— Begin THE DATA —

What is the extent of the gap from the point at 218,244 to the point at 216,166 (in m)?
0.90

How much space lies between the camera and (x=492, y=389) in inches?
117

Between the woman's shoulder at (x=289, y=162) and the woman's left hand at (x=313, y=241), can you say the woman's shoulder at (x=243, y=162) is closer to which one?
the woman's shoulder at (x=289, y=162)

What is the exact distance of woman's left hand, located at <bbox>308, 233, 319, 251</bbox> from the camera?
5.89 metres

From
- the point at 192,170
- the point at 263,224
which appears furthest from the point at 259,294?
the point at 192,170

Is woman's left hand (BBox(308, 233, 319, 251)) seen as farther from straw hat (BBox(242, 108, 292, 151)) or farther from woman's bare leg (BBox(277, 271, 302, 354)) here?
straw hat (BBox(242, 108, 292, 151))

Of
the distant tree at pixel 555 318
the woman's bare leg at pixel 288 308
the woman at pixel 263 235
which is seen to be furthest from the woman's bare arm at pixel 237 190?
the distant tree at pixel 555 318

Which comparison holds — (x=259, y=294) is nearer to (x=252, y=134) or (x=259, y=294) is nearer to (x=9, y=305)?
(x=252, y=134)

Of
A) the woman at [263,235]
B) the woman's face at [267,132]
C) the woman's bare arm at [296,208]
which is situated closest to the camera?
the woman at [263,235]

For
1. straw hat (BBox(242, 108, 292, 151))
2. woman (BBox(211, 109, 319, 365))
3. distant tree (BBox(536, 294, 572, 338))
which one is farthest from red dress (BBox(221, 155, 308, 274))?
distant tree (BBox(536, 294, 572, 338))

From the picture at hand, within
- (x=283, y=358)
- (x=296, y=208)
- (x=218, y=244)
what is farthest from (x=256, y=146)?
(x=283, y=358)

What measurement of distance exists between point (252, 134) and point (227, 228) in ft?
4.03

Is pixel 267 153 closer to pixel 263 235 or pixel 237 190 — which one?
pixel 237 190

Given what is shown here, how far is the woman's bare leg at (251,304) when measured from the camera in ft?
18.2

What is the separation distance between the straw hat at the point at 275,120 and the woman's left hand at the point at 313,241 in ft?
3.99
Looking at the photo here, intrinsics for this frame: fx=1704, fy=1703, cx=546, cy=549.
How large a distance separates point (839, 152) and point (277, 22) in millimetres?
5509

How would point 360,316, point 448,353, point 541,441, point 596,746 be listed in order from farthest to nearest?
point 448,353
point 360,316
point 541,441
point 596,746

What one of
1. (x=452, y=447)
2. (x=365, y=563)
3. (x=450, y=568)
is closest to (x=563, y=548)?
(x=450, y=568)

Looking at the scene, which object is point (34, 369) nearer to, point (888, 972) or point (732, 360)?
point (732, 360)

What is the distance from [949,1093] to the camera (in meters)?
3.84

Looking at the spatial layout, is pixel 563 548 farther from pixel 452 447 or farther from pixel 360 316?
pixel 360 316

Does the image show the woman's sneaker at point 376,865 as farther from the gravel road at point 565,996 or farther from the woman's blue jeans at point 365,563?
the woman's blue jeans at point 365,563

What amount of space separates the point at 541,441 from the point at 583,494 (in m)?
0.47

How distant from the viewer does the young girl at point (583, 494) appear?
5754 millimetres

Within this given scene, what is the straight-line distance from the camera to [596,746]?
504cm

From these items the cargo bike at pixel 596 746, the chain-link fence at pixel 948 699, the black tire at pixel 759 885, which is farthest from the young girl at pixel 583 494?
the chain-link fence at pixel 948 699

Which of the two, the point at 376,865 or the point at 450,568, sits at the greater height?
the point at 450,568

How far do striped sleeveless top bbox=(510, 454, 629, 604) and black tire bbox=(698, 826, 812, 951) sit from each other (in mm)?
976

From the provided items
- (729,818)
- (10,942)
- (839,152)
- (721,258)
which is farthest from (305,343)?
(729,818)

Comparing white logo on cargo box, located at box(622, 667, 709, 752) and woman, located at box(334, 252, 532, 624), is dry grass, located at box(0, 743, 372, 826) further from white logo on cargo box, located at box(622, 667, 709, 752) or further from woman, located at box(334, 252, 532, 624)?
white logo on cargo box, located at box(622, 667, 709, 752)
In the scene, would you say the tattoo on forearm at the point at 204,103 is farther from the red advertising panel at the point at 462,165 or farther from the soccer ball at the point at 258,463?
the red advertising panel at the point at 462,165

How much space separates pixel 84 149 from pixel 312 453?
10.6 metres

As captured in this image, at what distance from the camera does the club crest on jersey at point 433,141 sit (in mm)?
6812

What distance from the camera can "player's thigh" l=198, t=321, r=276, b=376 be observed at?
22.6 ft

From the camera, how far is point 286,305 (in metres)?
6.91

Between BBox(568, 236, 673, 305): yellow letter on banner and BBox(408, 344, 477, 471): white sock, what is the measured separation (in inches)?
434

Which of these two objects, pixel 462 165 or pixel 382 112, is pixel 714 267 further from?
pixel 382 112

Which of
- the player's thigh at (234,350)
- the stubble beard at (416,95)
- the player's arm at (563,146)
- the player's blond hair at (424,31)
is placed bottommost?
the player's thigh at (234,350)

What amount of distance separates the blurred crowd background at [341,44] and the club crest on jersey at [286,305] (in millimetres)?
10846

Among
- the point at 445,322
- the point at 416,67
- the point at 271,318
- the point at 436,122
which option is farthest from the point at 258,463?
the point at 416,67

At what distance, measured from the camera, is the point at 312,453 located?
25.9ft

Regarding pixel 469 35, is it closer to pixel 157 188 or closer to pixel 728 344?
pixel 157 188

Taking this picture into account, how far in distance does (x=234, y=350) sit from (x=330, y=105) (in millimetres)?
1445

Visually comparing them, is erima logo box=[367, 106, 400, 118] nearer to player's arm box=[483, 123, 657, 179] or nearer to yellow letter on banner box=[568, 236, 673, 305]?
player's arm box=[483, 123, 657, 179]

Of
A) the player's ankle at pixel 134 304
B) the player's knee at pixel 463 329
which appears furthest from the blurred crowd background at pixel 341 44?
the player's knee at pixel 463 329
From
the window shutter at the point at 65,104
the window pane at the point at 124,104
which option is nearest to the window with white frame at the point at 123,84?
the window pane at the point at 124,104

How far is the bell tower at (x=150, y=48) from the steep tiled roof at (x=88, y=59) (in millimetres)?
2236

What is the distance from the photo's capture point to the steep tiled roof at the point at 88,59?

— End THE DATA —

THE PROBLEM
Nothing outside the span should appear: transcribe the lines from the one containing "Between BBox(568, 236, 673, 305): yellow" through the last line of the records.

IN RESPONSE
Between BBox(568, 236, 673, 305): yellow letter on banner and BBox(408, 344, 477, 471): white sock, what is the measured separation (in inches)?
434

Which of these two objects, pixel 462 165 or pixel 382 112, is pixel 714 267 further from?
pixel 382 112

Which of
- the player's thigh at (234,350)
- the stubble beard at (416,95)
- the player's arm at (563,146)
- the player's blond hair at (424,31)
is placed bottommost?
the player's thigh at (234,350)

What amount of distance separates the blurred crowd background at [341,44] and the club crest on jersey at [286,305] (in millimetres)?
10846

Among
- the point at 445,322
- the point at 416,67
- the point at 271,318
- the point at 436,122
which option is farthest from the point at 258,463?
the point at 416,67

At what distance, measured from the camera, is the point at 312,453 located?
25.9ft

Regarding pixel 469 35, is it closer to pixel 157 188 or closer to pixel 728 344?
pixel 157 188

Taking this picture into account, how far in distance does (x=234, y=350) sit from (x=330, y=105) (in millimetres)?
1445

Visually comparing them, is erima logo box=[367, 106, 400, 118] nearer to player's arm box=[483, 123, 657, 179] or nearer to yellow letter on banner box=[568, 236, 673, 305]?
player's arm box=[483, 123, 657, 179]

Of
A) the player's ankle at pixel 134 304
B) the player's knee at pixel 463 329
which appears furthest from the blurred crowd background at pixel 341 44?
the player's knee at pixel 463 329
From
the window shutter at the point at 65,104
the window pane at the point at 124,104
which option is nearest to the window with white frame at the point at 123,84?
the window pane at the point at 124,104

How far is the bell tower at (x=150, y=48) from the steep tiled roof at (x=88, y=59) (in millimetres)?
2236

What is the distance from the photo's capture point to the steep tiled roof at the point at 88,59?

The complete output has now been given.